If anything, Dijkstra seems to be advocating formal methods, which is something that is a 180 degree turn-around from the agile methods most advocates of test driven development believe in.
Wednesday, January 21, 2004 8:10 PM by AndrewSeven

# re: The humble programmer

I've just started the move to test driven, but I notice that I have always done some things in a test-oriented way.

I talk about it at work and I get stranger looks than I did when I started talking about .Net ;)

Build when you expect an error to be sure the error is where you expect it to be.
Call code you expect to fail for the same reason.
Use functions that don't exist yet so I can see what to call them...

I think Dijkstra is just using different terms, he is talking about an itimate realationship between proof(test) and functionality.

There are almost always more tests that will make the functionality fail, but without any tests, you can't be sure it does what you think.

I find it quite interesting how well Dijkstra's ideas resonate with XP aproaches.


Thursday, January 22, 2004 4:09 AM by Roy Osherove

# re: The humble programmer

Shane: Distorting? hardly. Dijkstra's message was that tests *before* or *during* the program are *part* of how we should program.
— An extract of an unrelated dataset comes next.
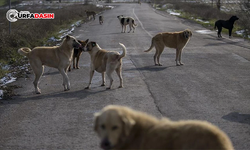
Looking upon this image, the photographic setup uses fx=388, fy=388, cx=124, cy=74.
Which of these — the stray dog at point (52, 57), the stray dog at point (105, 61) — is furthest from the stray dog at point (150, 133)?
the stray dog at point (52, 57)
The fact that Dijkstra realized that testing will never be enough to help us conclude that there are no bugs does not subtract from the realization that testing *after* the programming is much less useful that before the actual work. Yes, this realization is part of 6 simple rules that Dijkstra portrays in his lecture. The basic theme there is that programs should be limited to intellectually manageable programs. The realizations that testing before coding helps you mentally with creating the program is one of these corner stones.
Thursday, January 22, 2004 7:45 AM by SBC

# re: The humble programmer

I like the comment about knowing the limitation of one's skull.. :-)
I recall recent postings about 'complexity & sophistication' - http://weblogs.asp.net/sbchatterjee/archive/2003/11/09/36583.aspx
Thursday, January 22, 2004 8:10 PM by Leon Bambrick

# re: The humble programmer

classic document. thanks for pointing it out.

# Scott Rosenberg's Wordyard » Blog Archive » Code Reads #3: Edsger Dijsktra's "The Humble Programmer"

Thursday, October 19, 2006 9:33 AM by Curt Sampson

# Testing vs. Formal Methods

To interpet argument three as promoting, rather than arguing against, TDD is a completely backwards interpretation. Dijsktra is clearly talking about using proofs (formal methods) instead of testing; TDD is testing, not any sort of proof at all. That the tests are written first or last is of no consequence; the tests still cannot prove the absence of all bugs in a particular piece of code. (Well, they could in the case where they test every possible combinations of input and ouput, constituting some sort of a proof through exhaustive enumeration, but that's not practical.)